**Work to complete:**
1: Set down the passage on pre-charge detention word for word, from "iv)  the proposed parliamentary" to "full 42 days.".
2: Identify each line in the rows that holds the word "nearer", matching case, and copy those lines out.

**Extracted text:**
--- begin ---
2  Pre-charge detention

Background

10. We reported in December on the human rights compatibility of the Government's outline proposal to extend the period of pre-charge detention from 28 to 42 days.[6] We concluded that the Government had not made a compelling, evidence-based case for extending pre-charge detention beyond the current limit of 28 days because:

i)  we could find no clear evidence of likely need in the near future, and considered the evidence of the Director of Public Prosecutions and the Head of the CPS's Counter Terrorism Division, that the CPS had managed comfortably so far with a 28 day limit, to be devastating to the Government's argument that there was a demonstrable risk that the present limit is inadequate;

ii)  alternatives to extension, such as the threshold test and broad offences like acts preparatory to terrorism, and possible future developments such as post-charge questioning and the admissibility of intercept, do enough, in combination, to protect the public and are much more proportionate;

iii)  there are no additional judicial safeguards accompanying the new power; and the existing judicial safeguards are inadequate because they do not provide a proper opportunity, at a truly judicial hearing at which the parties are on equal terms, to challenge the reasonableness of the suspicion on the basis of which they are detained;

iv)  the proposed parliamentary safeguards are virtually worthless because the risk of prejudicing the fair trial of suspects is likely to prevent Parliament from considering the justification for the exercise of the power in specific, ongoing cases, and because Parliament is only likely to consider the matter after the suspects have already been detained for the full 42 days.

11. To date, we have received no reply to our report from the Government.

12. The Bill gives effect to the Government's outline proposals by introducing a "reserve power" to extend further the maximum period of pre-charge detention.[7] The detailed provisions in the Bill are substantially the same as the proposals we considered in our report in December and we therefore refer back to our analysis in that report rather than repeat it here.[8] Most of the detail in the Schedule to the Bill concerns the parliamentary safeguards. The Bill acknowledges the danger of reports to and debates in Parliament prejudicing the future trial of individuals who are detained at the time of the extension, by expressly providing that the Home Secretary's statements to Parliament about the need for an extension of the limit and about actual extensions beyond 28 days must not include the name of any person currently detained or any material that might prejudice the prosecution of any person.[9]

13. These limits on the scope of the Home Secretary's statements are a welcome recognition of the danger of prejudicing future trials, but only serve to demonstrate the very limited extent to which Parliament will be able to provide any meaningful safeguard against the wrongful exercise of the power. It also remains the case that the order by which the Secretary of State can make the reserve power available is a wholly executive order which is not subject to any parliamentary procedure,[10] and by the time Parliament expresses a view on whether the reserve power should be made available it is likely that the full 42 day period will have expired.
--- end ---
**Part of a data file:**
--- begin ---
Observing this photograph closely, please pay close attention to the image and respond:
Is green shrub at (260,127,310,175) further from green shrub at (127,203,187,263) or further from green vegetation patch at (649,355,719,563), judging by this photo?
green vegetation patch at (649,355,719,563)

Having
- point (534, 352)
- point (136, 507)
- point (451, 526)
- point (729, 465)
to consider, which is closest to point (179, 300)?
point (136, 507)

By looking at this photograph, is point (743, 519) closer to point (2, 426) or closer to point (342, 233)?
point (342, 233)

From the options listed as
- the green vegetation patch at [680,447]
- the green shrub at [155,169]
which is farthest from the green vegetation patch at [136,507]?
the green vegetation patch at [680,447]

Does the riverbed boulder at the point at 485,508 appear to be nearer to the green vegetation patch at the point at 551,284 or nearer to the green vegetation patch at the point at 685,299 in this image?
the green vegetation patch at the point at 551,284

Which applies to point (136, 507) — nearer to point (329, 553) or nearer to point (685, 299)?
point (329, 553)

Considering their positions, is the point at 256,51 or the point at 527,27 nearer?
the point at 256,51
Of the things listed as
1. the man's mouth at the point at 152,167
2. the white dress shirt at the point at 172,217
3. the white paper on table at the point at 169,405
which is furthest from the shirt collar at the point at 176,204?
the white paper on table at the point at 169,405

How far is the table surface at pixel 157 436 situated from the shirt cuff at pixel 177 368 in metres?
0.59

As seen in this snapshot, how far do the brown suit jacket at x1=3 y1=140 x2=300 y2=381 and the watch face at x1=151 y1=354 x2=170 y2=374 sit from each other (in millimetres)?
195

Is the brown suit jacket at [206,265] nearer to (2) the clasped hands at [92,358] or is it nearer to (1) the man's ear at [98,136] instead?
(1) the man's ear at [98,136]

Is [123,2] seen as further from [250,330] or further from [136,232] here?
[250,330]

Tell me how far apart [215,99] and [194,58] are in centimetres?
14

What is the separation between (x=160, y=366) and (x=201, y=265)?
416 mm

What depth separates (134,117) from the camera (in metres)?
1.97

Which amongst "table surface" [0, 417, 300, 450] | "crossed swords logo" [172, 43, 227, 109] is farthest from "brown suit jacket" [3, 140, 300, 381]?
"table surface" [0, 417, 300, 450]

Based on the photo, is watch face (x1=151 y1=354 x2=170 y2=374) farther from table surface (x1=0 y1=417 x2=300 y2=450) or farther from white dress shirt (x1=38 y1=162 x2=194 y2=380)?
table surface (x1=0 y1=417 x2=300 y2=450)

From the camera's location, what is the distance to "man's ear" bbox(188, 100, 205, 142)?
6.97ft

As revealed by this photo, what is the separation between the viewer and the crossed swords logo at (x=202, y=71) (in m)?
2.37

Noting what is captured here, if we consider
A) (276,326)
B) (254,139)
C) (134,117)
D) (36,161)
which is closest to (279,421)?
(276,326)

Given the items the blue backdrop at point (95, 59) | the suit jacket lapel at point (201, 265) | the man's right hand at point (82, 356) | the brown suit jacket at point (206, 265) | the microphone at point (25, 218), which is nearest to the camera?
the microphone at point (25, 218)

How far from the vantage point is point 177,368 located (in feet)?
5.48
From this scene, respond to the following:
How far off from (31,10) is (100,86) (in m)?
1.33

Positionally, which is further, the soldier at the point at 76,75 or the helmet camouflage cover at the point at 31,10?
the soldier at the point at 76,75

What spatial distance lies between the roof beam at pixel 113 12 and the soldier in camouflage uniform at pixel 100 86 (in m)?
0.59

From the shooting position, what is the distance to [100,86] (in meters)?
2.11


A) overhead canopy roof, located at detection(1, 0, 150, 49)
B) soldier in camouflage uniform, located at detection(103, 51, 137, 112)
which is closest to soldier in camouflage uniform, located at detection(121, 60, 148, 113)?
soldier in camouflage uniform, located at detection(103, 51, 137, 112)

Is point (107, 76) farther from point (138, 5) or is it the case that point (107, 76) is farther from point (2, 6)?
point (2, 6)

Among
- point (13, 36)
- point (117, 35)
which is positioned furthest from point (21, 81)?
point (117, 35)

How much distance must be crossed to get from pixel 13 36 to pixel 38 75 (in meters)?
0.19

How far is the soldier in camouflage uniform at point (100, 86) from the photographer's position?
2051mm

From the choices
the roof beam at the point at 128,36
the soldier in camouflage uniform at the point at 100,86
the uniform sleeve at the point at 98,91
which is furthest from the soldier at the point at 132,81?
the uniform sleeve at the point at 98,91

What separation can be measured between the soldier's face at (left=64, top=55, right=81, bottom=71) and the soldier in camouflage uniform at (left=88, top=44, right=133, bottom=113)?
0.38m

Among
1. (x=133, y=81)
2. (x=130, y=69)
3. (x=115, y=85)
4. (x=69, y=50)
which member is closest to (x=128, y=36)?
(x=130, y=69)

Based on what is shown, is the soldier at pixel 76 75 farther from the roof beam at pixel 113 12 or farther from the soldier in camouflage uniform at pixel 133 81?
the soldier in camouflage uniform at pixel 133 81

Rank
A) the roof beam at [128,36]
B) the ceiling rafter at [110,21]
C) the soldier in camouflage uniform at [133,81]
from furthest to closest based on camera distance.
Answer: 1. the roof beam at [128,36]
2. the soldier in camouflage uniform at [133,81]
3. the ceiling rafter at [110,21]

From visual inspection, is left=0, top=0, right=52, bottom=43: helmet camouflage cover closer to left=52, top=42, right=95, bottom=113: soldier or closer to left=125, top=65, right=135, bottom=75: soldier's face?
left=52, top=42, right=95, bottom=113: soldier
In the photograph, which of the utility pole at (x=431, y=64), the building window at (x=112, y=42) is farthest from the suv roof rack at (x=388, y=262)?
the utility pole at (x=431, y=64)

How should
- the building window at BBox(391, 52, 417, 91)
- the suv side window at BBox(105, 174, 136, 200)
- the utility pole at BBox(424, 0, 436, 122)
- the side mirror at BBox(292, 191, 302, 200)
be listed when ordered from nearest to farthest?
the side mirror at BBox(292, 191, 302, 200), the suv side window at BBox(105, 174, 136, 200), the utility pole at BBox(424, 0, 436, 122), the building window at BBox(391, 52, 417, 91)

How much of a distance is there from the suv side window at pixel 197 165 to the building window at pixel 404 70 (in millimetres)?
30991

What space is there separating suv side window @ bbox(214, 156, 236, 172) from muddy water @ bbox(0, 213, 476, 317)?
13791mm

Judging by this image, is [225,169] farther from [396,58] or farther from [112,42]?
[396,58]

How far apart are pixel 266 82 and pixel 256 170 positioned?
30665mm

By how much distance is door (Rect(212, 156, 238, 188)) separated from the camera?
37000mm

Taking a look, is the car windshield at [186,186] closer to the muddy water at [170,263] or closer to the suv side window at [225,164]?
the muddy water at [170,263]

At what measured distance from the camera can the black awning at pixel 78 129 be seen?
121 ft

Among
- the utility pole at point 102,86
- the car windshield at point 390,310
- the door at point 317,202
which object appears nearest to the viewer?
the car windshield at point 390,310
--- end ---
**Responses to the exercise:**
1:
iv)  the proposed parliamentary safeguards are virtually worthless because the risk of prejudicing the fair trial of suspects is likely to prevent Parliament from considering the justification for the exercise of the power in specific, ongoing cases, and because Parliament is only likely to consider the matter after the suspects have already been detained for the full 42 days.

2:
Does the riverbed boulder at the point at 485,508 appear to be nearer to the green vegetation patch at the point at 551,284 or nearer to the green vegetation patch at the point at 685,299 in this image?
Which applies to point (136, 507) — nearer to point (329, 553) or nearer to point (685, 299)?
Considering their positions, is the point at 256,51 or the point at 527,27 nearer?
Is the brown suit jacket at [206,265] nearer to (2) the clasped hands at [92,358] or is it nearer to (1) the man's ear at [98,136] instead?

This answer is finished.